#### TEXTE PROPOSÉ ####

Oublier Paris #55
Ils sont d’essences particulières, vivent dans le jardin ou à proximité, une croyance intime de penser que ce qu’ils développent sous terre équivaut à leurs statures terrestres, comme si le sol, comme ce qu’on voit de la surface de la mer, n’était qu’un miroir, ils sont là, ne bougent pas, ne tremblent guère (il en est de ce nom), frémissent aux vents et portent feuilles, fruits, oiseaux, fleurs et senteurs. Ce sont les arbres du jardin.
A l’automne, j’ai quelque fois comme une mélancolie, c’est que les feuilles sont tombées, les fleurs depuis longtemps évanouies et les fruits en conserve : on attendra l’hiver, les confitures peut-être, on attendra que les jours à nouveau se muent en lumière, c’est que j’aime tant les soirs de fin du printemps, là vivent les fleurs, alors commencent à poindre fruits et délices et comme par un fait exprès, ce sont ces jours-là qui m’ont vus naître.
Ce n’est pas que je n’aime pas les arbres, au contraire j’adore leurs ombres où qu’ils la portent, j’adore quand sur l’avenue, ils protègent du soleil, et pourtant ce ne sont pas des êtres urbains, à poser en ville (mais sans eux, la ville, quelle horreur… je sais bien) : ça pousse n’importe comment, ça n’a pas besoin de murs, de voies, de goudron, ça n’a pas à se pencher pour chercher de la lumière. Leurs troncs doivent-ils à ce point être contraints et grillagés ? (Les grilles dont on se sert pour construire des barricades, les arbres qui du haut de leur splendeur, contemplent la ville, respirent les effluves des autos, « car en fait d’arrosage, il n’eut rien que la pluie/ les chiens levant la patte sur lui » dit la chanson). Mais nous autres les y plantons, quand même. Le long de Simon Bolivar, ici capturés non loin du Virage, en été
à Paris, ils bouchent les découvertes que la voie provoque en tournant pour gravir la colline de Belleville sur son flanc ouest, ils continuent ce manège quand la rue devient des Pyrénées et encore, encore plus loin que Gambetta, plus loin encore ils bordent le chemin et appesantissent à l’automne la noirceur des jours qui avec la pluie court et se perd dans les jeunes heures de l’après midi.
Les arbres ont beaucoup à voir avec la vie, ou avec la mort, il est des ifs qui vers le ciel tendent leurs branchages
(le cimetière de San Michele sur la lagune, en abrite, en recèle et en protège quelques uns : c’est un arrêt du bateau où je n’ai jamais posé le pied), ici ils sont au jardin quelques uns, un cerisier qui ne donne plus
(il faut tourner doucement de droite à gauche, léger pano droite-gauche dit le conducteur) pour découvrir celui-ci, immense et peuplé de pigeons ramiers que d’ici on ne voit pas, et d’autres espèces
les arbres du jardin, ici un sapin (l’aurait-on planté un de ces Noël où les enfants étaient encore petites ?)

#### MATÉRIEL FOURNI ####

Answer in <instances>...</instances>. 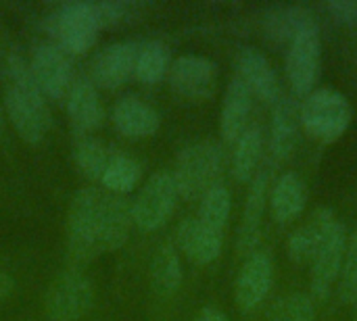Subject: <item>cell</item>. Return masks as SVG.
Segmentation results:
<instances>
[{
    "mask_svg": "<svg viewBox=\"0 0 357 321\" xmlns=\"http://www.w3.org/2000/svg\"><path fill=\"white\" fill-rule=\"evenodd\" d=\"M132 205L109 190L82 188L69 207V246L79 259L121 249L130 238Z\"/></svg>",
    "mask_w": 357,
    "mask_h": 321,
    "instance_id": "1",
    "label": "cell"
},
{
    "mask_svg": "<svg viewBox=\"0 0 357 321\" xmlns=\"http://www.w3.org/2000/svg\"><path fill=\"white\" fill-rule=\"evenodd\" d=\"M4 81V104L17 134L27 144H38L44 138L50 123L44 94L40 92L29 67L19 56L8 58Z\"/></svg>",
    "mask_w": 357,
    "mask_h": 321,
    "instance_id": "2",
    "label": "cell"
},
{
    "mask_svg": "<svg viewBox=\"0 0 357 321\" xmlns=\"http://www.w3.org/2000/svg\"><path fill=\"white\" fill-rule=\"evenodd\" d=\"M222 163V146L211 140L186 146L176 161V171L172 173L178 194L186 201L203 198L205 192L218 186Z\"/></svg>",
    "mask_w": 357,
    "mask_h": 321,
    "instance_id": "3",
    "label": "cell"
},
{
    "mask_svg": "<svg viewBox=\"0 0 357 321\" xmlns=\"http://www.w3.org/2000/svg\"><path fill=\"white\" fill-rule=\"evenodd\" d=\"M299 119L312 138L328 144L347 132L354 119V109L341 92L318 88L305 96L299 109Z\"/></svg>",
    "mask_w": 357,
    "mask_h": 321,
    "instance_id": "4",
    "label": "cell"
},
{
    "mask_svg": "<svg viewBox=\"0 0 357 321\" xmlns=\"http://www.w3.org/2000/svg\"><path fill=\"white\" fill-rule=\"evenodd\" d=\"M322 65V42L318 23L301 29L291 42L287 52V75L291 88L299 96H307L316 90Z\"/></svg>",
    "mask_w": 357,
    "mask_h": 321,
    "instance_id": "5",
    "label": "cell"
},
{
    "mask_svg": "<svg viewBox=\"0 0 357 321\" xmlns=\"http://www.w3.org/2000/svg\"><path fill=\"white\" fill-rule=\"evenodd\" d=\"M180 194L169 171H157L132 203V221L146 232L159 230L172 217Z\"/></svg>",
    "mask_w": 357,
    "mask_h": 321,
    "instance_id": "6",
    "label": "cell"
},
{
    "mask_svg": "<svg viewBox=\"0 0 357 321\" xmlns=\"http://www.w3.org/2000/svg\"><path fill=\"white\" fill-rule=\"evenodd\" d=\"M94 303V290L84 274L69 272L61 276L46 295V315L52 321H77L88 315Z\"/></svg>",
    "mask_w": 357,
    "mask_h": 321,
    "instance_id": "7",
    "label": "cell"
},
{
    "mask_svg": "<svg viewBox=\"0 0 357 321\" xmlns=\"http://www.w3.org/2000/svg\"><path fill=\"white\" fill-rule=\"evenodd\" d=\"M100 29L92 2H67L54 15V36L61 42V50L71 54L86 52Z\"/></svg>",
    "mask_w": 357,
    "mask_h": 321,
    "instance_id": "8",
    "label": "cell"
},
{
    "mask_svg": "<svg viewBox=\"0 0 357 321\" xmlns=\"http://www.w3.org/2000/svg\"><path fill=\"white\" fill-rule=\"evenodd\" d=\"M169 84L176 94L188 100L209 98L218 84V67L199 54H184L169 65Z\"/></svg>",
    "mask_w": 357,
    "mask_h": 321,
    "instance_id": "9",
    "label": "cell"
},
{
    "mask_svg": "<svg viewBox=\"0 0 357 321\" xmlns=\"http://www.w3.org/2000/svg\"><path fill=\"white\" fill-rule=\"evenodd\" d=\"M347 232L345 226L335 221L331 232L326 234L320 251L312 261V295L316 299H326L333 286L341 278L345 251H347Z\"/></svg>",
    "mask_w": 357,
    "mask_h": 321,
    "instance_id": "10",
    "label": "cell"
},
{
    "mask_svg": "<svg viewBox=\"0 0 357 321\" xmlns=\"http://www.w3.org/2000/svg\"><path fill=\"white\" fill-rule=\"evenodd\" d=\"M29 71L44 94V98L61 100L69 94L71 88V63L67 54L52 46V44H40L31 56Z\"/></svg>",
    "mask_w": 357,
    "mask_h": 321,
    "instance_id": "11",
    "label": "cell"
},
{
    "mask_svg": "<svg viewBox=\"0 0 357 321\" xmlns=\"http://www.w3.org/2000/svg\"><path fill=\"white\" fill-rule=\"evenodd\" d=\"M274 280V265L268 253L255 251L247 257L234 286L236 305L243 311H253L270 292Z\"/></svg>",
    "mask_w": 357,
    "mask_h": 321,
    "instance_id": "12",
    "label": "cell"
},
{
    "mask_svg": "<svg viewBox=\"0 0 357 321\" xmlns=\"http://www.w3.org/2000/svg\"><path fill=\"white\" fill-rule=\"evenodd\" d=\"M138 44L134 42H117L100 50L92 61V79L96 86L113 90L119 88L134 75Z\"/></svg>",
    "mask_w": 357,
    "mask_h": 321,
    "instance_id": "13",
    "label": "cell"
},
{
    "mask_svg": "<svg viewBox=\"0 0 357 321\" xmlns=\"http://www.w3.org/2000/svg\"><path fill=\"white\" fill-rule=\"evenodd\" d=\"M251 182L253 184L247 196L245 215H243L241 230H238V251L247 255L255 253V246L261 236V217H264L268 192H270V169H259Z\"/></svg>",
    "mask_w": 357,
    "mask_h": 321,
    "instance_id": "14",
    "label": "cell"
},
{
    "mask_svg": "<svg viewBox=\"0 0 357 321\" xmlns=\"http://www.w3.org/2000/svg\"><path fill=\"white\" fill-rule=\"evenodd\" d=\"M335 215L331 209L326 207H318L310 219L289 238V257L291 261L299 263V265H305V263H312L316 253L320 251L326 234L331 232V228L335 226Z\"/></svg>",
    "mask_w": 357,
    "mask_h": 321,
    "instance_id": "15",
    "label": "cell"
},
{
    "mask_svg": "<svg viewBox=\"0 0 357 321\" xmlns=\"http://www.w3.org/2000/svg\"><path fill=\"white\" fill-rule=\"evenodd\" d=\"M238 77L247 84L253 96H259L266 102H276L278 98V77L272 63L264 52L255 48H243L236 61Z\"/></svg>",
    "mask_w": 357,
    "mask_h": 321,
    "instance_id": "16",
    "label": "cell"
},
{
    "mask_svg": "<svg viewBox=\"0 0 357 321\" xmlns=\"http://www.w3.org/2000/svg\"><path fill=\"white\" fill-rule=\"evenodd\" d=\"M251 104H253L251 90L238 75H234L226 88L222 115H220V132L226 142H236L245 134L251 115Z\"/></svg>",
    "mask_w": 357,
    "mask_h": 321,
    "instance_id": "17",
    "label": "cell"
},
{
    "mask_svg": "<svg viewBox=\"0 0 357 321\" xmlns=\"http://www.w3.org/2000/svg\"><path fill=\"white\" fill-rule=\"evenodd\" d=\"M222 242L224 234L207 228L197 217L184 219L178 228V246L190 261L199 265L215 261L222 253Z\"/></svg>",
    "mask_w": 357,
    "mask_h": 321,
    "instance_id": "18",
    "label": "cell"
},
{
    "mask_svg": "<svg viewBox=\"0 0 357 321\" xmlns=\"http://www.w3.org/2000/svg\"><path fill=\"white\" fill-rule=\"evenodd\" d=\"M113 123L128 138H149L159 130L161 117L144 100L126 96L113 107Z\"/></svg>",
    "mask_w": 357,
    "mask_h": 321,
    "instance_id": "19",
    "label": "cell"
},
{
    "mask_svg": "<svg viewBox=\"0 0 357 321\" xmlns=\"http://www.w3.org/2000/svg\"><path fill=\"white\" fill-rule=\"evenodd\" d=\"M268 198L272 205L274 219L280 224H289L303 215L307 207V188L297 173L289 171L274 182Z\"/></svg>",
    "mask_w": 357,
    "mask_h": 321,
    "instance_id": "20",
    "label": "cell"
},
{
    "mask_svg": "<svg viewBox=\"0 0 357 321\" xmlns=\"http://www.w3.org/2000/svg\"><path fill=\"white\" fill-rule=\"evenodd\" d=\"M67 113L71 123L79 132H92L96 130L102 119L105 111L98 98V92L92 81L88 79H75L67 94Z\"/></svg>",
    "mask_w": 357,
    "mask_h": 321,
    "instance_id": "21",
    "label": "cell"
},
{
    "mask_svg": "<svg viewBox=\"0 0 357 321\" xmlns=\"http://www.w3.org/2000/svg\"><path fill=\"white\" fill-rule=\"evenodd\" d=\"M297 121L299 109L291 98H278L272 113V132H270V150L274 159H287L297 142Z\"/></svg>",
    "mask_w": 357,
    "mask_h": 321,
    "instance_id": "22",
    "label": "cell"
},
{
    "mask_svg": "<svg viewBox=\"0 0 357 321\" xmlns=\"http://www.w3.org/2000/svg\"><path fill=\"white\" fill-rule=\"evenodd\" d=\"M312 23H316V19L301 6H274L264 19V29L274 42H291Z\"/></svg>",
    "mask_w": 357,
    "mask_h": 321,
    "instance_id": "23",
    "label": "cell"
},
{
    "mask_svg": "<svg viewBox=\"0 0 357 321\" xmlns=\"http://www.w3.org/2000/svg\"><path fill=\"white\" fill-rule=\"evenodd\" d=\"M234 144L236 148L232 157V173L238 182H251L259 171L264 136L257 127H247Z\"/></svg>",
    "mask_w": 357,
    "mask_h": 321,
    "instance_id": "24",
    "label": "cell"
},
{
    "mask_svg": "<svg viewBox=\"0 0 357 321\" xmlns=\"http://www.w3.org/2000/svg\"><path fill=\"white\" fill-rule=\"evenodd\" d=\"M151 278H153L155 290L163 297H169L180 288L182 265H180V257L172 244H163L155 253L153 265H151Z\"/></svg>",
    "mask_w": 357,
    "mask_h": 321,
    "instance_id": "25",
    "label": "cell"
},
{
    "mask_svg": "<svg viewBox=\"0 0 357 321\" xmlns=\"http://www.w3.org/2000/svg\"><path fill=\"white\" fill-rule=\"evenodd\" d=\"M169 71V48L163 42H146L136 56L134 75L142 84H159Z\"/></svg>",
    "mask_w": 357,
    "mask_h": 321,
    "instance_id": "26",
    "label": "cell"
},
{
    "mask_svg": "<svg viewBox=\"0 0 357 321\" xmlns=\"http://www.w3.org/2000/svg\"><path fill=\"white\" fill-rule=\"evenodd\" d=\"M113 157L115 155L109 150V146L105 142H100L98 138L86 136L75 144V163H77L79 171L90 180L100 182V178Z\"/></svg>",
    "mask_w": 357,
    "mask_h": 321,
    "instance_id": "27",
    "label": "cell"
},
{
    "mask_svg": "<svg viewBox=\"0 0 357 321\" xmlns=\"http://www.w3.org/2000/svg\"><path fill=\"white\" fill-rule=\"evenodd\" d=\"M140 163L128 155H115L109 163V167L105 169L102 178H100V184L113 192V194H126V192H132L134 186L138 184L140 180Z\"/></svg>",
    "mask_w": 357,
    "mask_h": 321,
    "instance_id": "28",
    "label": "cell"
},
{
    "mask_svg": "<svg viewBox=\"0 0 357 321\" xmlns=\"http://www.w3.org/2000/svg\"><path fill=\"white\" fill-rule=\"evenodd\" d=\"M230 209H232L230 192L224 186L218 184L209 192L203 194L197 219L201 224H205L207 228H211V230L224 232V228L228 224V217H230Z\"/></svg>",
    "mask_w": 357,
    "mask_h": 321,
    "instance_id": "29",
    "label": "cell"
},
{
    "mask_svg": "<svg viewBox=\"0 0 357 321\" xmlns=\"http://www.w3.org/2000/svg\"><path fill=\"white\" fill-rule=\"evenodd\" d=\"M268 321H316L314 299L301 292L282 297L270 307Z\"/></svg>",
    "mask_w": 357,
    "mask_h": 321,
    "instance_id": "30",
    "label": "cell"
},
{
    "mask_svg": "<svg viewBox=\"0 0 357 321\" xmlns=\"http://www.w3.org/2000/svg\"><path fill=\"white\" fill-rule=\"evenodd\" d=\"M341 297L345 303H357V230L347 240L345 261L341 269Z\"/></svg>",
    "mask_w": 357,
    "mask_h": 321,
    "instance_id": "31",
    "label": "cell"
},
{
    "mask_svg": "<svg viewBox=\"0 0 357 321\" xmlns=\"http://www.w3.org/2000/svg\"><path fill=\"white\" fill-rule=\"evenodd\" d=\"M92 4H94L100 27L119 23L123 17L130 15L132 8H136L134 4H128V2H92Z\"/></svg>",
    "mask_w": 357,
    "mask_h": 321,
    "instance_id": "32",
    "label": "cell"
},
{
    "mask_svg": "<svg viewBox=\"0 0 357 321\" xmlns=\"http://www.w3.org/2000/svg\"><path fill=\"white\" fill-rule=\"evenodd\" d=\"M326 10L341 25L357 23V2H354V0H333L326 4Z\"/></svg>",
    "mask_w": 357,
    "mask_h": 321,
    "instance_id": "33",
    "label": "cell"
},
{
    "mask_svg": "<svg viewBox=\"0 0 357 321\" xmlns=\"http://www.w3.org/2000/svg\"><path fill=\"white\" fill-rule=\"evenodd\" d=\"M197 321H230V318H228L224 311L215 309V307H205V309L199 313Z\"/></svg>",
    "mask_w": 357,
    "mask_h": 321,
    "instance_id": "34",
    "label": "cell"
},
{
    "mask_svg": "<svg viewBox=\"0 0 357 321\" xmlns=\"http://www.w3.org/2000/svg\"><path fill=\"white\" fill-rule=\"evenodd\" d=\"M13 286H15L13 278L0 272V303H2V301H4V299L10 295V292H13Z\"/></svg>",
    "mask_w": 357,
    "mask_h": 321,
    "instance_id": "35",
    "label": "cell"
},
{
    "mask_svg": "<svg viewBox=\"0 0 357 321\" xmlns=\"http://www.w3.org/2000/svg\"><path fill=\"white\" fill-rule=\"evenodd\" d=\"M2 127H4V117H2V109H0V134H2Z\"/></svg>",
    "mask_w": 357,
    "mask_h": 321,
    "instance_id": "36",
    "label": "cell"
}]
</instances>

####

Dans le texte sur les arbres du jardin, relevez, s'il vous plaît, tout ce que portent les arbres d'après la phrase qui commence par « Ils sont d'essences particulières ».

▶ **RÉPONSE FINALE**
feuilles, fruits, oiseaux, fleurs, senteurs